If and only If the standard wanted to be violated, the right way to implement this would be to change all email address to lowercase in the first place.

Tgr added a comment.Oct 10 2015, 7:03 AM

You can only violate the SMTP standard by doing SMTP. If we converted the addresses to lowercase, we would be doing exactly that - whenever we send email via SMTP, we would use different case than we were provided with. Converting the table to case insensitive would mean that we still generate SMTP messages with the right case, and how the email addresses are used internally for login has nothing to do with RFC 5321.
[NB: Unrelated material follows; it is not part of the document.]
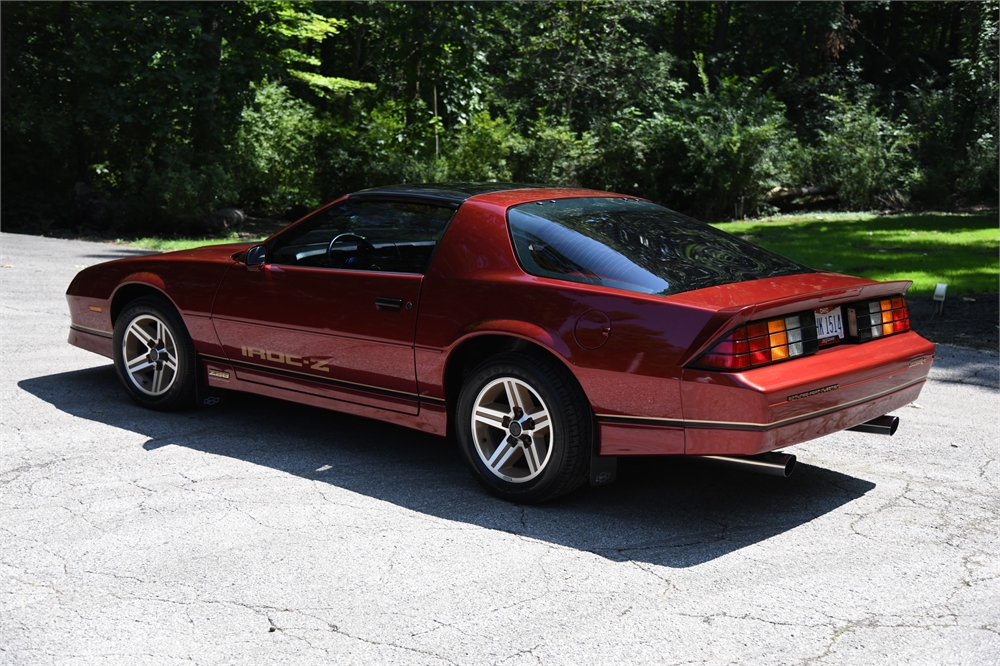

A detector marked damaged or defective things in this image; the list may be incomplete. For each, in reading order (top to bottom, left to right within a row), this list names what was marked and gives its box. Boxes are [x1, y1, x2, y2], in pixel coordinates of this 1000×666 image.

cracked asphalt [0, 232, 996, 664]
Anyway, looks like case-insensitive login is not viable at this time.

Krinkle renamed this task from Allow user login with email address in addition to username to RFC: Allow user login with email address in addition to username.Feb 3 2016, 9:29 PM
Krinkle removed devunt as the assignee of this task.
Krinkle removed a project: Patch-For-Review.
RobLa-WMF mentioned this in Unknown Object (Event).Apr 13 2016, 6:54 PM
Tgr added a comment.Apr 13 2016, 9:19 PM

Needs a completely different implementation once AuthManager is enabled. Probably in AbstractPasswordPrimaryAuthenticationProvider.

Qgil removed a subscriber: Qgil.Apr 14 2016, 4:51 AM

My understanding of the status of this issue: the comment E74#1751 has the logs for the last IRC meeting we had. A long time ago, @Jaredzimmerman-WMF suggested this should get some love (see T30085#338321), but I'm not aware of any product plans around this these days.

RobLa-WMF mentioned this in Unknown Object (Event).Apr 20 2016, 6:43 AM
Elitre added a subscriber: Elitre.May 10 2017, 3:26 PM
Krinkle moved this task from (unused) to Under discussion on the TechCom-RFC board.
kchapman added a subscriber: kchapman.

Moving to TechCom-RFC backlog because this has unresolved issues due to the 1-to-many relation between addresses and usernames we have, which it seems we want to keep. So without a solution to that problem and without a product owner, we can’t move forward here.